Neil kept talking about staying positive and looking towards the future. Finally, in the Spring, I pushed myself to call him rather than sending e-mail, something I had been avoiding for a little while, because I didn't want to know how bad it was. Neil told me that he had taken his family, including the grandkids, to Disney World, to be together and "so they would have some good memories". He still had lots of hope, but he was preparing for whatever lay ahead. Throughout all of this, his thoughts were always about others, not himself. He told me he had planned his own funeral and burial, so his family members would not have to worry about anything. I even think he wrote his own obituary. "I think it's harder on the family," he said, "than on the patient."
He told me, "I put together some of my books and things for you and left them at Northeastern. Make sure you pick them up. I will give them to you, but I may need to borrow them back, if I beat the odds on this. O.K.? ...Call if you have questions. I'm still coherent."
I couldn't imagine it, but every time I sent him an e-mail, I got an answer that sounded like his usual self. He told me, "I have another round of chemo coming up. They want to try something else. They tell me I have one chance in five, but I am going to go for it." I talked to him by phone on the Saturday after the first treatment. He said, "I feel pretty good. If I were going to be sick, I think it would have happened by now."
I went to class the following Thursday and left class during the break to pick up the materials Neil left for me. I couldn't imagine how in the world I was going to carry them up the stairs and across the bridge over the train tracks to the parking lot. Nancy (from the Northeastern office) told me how Neil had given a reference for me to teach his course the following year and how many good things he said about me. Then she brought me his leather-bound document box (which I had seen so many times) on a dolly— all tied up neatly with a bungy cord, ready for travel. Later, in the classroom, when I opened the book box and looked inside, I found all the text books, accessibility device brochures, teaching manuals, examples of Braille, American Sign Language diagrams, and everything else you could have imagined inside— including the Karamazov Brothers tape.

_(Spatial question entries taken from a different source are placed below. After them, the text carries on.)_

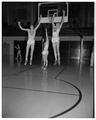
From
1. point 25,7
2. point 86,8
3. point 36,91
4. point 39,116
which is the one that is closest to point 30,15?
point 25,7

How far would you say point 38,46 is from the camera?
10.7 m

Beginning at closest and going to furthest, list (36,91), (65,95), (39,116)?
(39,116), (65,95), (36,91)

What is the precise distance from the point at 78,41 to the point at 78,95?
8.23m

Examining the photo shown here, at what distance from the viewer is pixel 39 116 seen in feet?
5.36

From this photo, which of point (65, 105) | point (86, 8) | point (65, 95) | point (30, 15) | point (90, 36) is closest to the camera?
point (65, 105)

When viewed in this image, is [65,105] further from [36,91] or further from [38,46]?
[38,46]

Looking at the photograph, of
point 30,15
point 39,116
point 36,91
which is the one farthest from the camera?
point 30,15

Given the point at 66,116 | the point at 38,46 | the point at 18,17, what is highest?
the point at 18,17

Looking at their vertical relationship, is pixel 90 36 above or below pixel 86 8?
below

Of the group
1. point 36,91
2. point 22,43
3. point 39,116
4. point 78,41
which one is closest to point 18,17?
point 22,43

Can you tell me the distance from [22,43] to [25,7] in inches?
99.9

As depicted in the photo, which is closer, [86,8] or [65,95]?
[65,95]

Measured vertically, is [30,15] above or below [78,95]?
above

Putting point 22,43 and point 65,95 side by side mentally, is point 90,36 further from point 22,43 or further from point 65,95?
point 65,95
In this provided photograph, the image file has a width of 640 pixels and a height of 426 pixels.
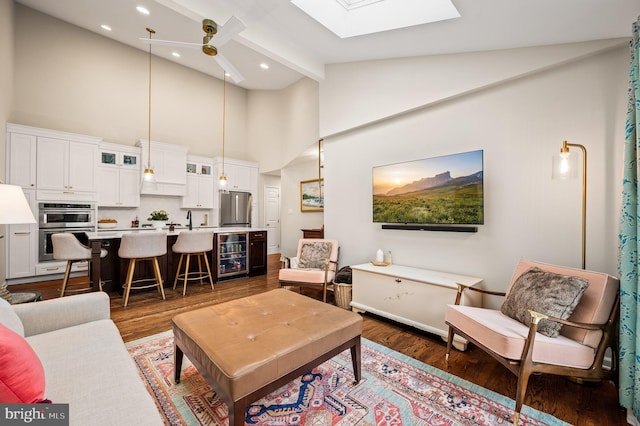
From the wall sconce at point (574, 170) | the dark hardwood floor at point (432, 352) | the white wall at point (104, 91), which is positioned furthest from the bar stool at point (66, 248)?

On Saturday, which was April 10th, I called Neil's house to thank him. There was a pause at the other end of the line and his wife, Patty, took the phone. "I'm sorry," she said. "I guess you don't know that Neil passed away this morning."
Since then, I have looked back at the e-mail messages Neil sent me over all those months, messages telling me to believe in myself, always about me, rarely about himself. I remember one message in particular: "You just keep hanging in there. You're doing just fine and have enough energy to power up three normal people. In some ways you remind me of myself when I was younger. So much to do and not enough time. At least I tried, and can look back with no regrets that I didn't try something, even though it was a bitch at the time."
He signed his very last message to me, "Your mentor, Neil". I guess I was very blessed to have such a mentor in my life. Someone I will surely never forget.